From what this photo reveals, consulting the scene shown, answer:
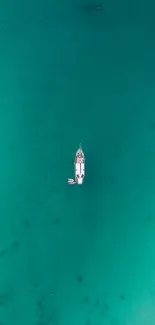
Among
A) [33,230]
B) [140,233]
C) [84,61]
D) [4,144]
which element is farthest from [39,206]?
[84,61]

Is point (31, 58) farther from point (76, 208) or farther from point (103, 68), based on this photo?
point (76, 208)

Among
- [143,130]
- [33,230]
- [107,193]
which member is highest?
[143,130]

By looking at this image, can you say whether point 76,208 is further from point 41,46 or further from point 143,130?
point 41,46

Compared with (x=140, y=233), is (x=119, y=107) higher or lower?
higher

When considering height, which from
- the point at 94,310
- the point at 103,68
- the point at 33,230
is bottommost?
the point at 94,310

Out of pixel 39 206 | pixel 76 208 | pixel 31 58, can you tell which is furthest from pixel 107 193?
pixel 31 58

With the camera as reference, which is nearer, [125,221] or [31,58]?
[31,58]
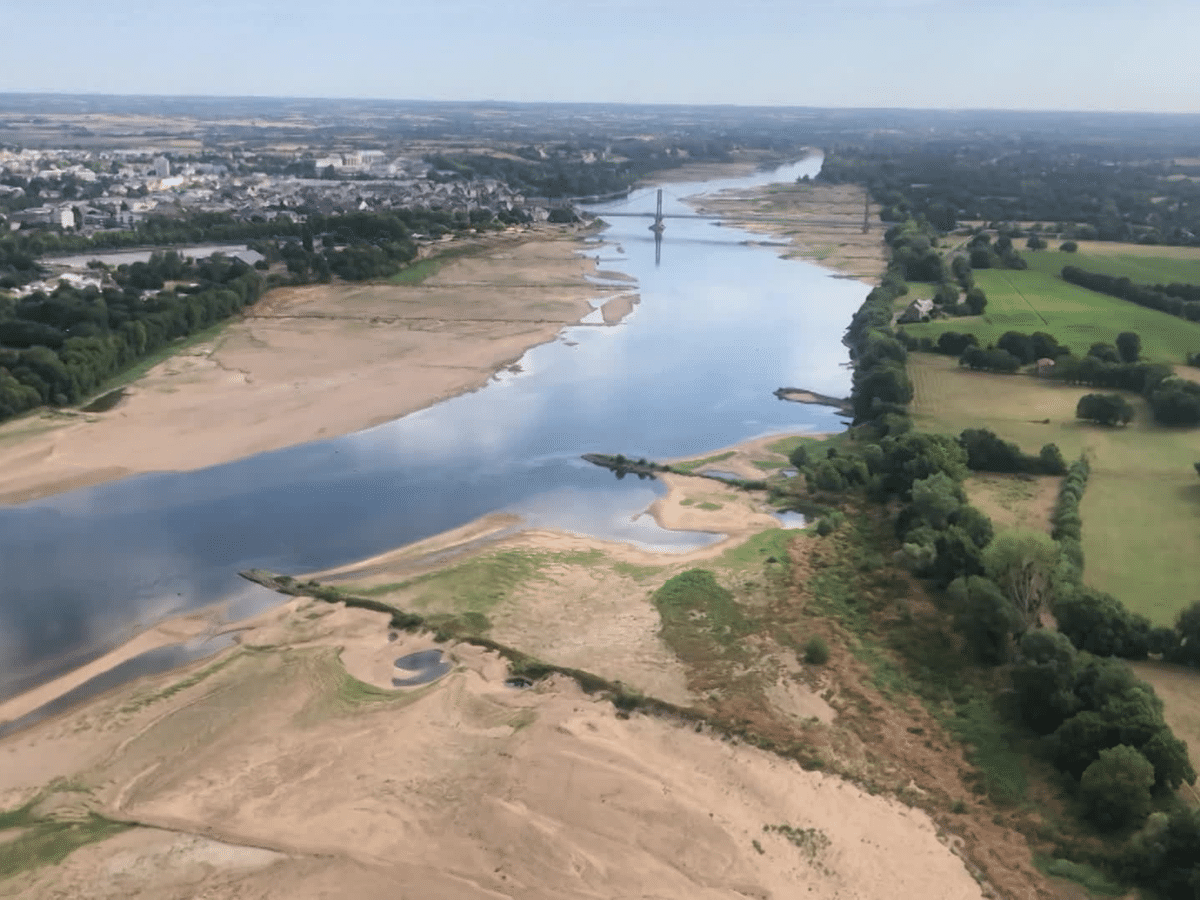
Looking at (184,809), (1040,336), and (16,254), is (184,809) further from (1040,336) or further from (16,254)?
(16,254)

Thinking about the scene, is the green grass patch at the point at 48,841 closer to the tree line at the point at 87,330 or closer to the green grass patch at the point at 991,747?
the green grass patch at the point at 991,747

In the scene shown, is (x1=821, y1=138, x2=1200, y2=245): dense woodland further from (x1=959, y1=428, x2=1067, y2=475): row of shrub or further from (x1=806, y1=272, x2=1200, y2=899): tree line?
(x1=806, y1=272, x2=1200, y2=899): tree line

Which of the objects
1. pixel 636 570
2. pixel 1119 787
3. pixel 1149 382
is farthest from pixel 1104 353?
pixel 1119 787

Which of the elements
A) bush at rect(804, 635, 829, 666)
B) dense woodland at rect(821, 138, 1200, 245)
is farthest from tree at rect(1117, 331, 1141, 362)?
dense woodland at rect(821, 138, 1200, 245)

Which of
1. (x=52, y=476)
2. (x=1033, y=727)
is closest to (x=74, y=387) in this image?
(x=52, y=476)

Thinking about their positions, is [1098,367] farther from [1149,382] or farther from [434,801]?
[434,801]
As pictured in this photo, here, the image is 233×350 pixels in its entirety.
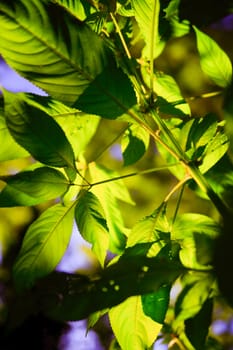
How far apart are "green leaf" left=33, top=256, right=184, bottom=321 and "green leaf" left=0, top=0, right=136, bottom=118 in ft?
0.73

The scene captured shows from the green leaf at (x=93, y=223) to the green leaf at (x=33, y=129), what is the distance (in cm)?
11

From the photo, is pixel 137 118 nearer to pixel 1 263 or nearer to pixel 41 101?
pixel 41 101

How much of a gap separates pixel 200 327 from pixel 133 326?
108 mm

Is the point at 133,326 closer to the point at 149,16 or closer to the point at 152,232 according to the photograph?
the point at 152,232

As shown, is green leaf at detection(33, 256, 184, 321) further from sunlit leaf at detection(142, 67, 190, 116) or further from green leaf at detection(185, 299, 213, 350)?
sunlit leaf at detection(142, 67, 190, 116)

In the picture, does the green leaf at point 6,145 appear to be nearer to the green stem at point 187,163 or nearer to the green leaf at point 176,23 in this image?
the green stem at point 187,163

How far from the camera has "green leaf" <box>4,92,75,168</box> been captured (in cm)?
58

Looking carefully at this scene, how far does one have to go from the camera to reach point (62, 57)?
522 millimetres

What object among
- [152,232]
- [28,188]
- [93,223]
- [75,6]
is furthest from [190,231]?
[75,6]

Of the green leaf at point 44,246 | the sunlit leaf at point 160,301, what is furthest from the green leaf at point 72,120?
the sunlit leaf at point 160,301

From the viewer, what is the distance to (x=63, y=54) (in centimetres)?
52

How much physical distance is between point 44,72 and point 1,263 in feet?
7.90

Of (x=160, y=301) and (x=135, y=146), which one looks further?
(x=135, y=146)

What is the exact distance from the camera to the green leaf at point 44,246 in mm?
635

^^^^^^^^^^^^^^^^

» WHAT YOU SHOULD DO:
Each line in the records above should be reproduced exactly; images are not copied.

» TASK RESULT:
From what this photo reveals, consulting the scene shown, answer:
Among
A) [33,230]
B) [140,233]
C) [84,61]
D) [4,144]
which element is farthest from [39,206]?
[84,61]

Is point (31, 58) farther from point (76, 208) or farther from point (103, 68), based on this photo?
point (76, 208)

Among
- [143,130]
- [33,230]
- [107,193]
which member is highest?
[143,130]

By looking at this image, can you say whether point 76,208 is further from point 41,46 or further from point 143,130?
point 41,46

Compared with (x=140, y=233), is (x=119, y=107) higher or lower?
higher

When considering height, which from
- the point at 94,310
- the point at 103,68
- the point at 33,230
is bottommost?
the point at 94,310

Out of pixel 39 206 | pixel 76 208 | pixel 31 58, can you tell which is furthest from pixel 107 193?
pixel 31 58

With the camera as reference, which is nearer, [125,221] or [31,58]?
[31,58]
Looking at (184,809), (1040,336), and (16,254), is (184,809) further from (1040,336) or further from (16,254)?
(16,254)

Thinking about the scene, is the green grass patch at the point at 48,841 closer to the tree line at the point at 87,330 or closer to the green grass patch at the point at 991,747?
the green grass patch at the point at 991,747

In the scene shown, is (x1=821, y1=138, x2=1200, y2=245): dense woodland further from (x1=959, y1=428, x2=1067, y2=475): row of shrub or further from (x1=806, y1=272, x2=1200, y2=899): tree line?
(x1=806, y1=272, x2=1200, y2=899): tree line

Which of the objects
1. pixel 636 570
2. pixel 1119 787
3. pixel 1149 382
is farthest from pixel 1104 353?
pixel 1119 787

Which of the elements
A) bush at rect(804, 635, 829, 666)
B) dense woodland at rect(821, 138, 1200, 245)
is farthest from tree at rect(1117, 331, 1141, 362)?
dense woodland at rect(821, 138, 1200, 245)

Which of
1. (x=52, y=476)
2. (x=1033, y=727)
is closest to (x=74, y=387) in this image?
(x=52, y=476)

Thinking about their positions, is [1098,367] farther from [1149,382] or farther from [434,801]?
[434,801]
As pictured in this photo, here, the image is 233×350 pixels in its entirety.
How far apart are "green leaf" left=33, top=256, right=184, bottom=321 and "green leaf" left=0, top=0, right=136, bottom=118 in ft?
0.73

The scene captured shows from the green leaf at (x=93, y=223) to the green leaf at (x=33, y=129), what is the distance (in cm)?
11

From the photo, is pixel 137 118 nearer to pixel 1 263 or nearer to pixel 41 101?
pixel 41 101

How much of a gap separates pixel 200 327 from pixel 133 326?
108 mm

Is the point at 133,326 closer to the point at 149,16 or closer to the point at 152,232 according to the photograph?
the point at 152,232

As shown, is green leaf at detection(33, 256, 184, 321) further from sunlit leaf at detection(142, 67, 190, 116) or further from green leaf at detection(185, 299, 213, 350)?
sunlit leaf at detection(142, 67, 190, 116)

In the picture, does the green leaf at point 6,145 appear to be nearer to the green stem at point 187,163 or nearer to the green leaf at point 176,23 in this image?
the green stem at point 187,163

How far from the camera has "green leaf" <box>4,92,75,168</box> been captured (in cm)?
58

Looking carefully at this scene, how far does one have to go from the camera to reach point (62, 57)?
522 millimetres

What object among
- [152,232]
- [28,188]
- [93,223]
- [75,6]
is furthest from [190,231]?
[75,6]

Of the green leaf at point 44,246 | the sunlit leaf at point 160,301, what is furthest from the green leaf at point 72,120?
the sunlit leaf at point 160,301

From the viewer, what is the distance to (x=63, y=54) (in centimetres)?
52

How much physical distance is between point 44,72 and point 1,263 in feet?
7.90

Of (x=160, y=301) and (x=135, y=146), which one looks further?
(x=135, y=146)

What is the exact distance from the camera to the green leaf at point 44,246 in mm?
635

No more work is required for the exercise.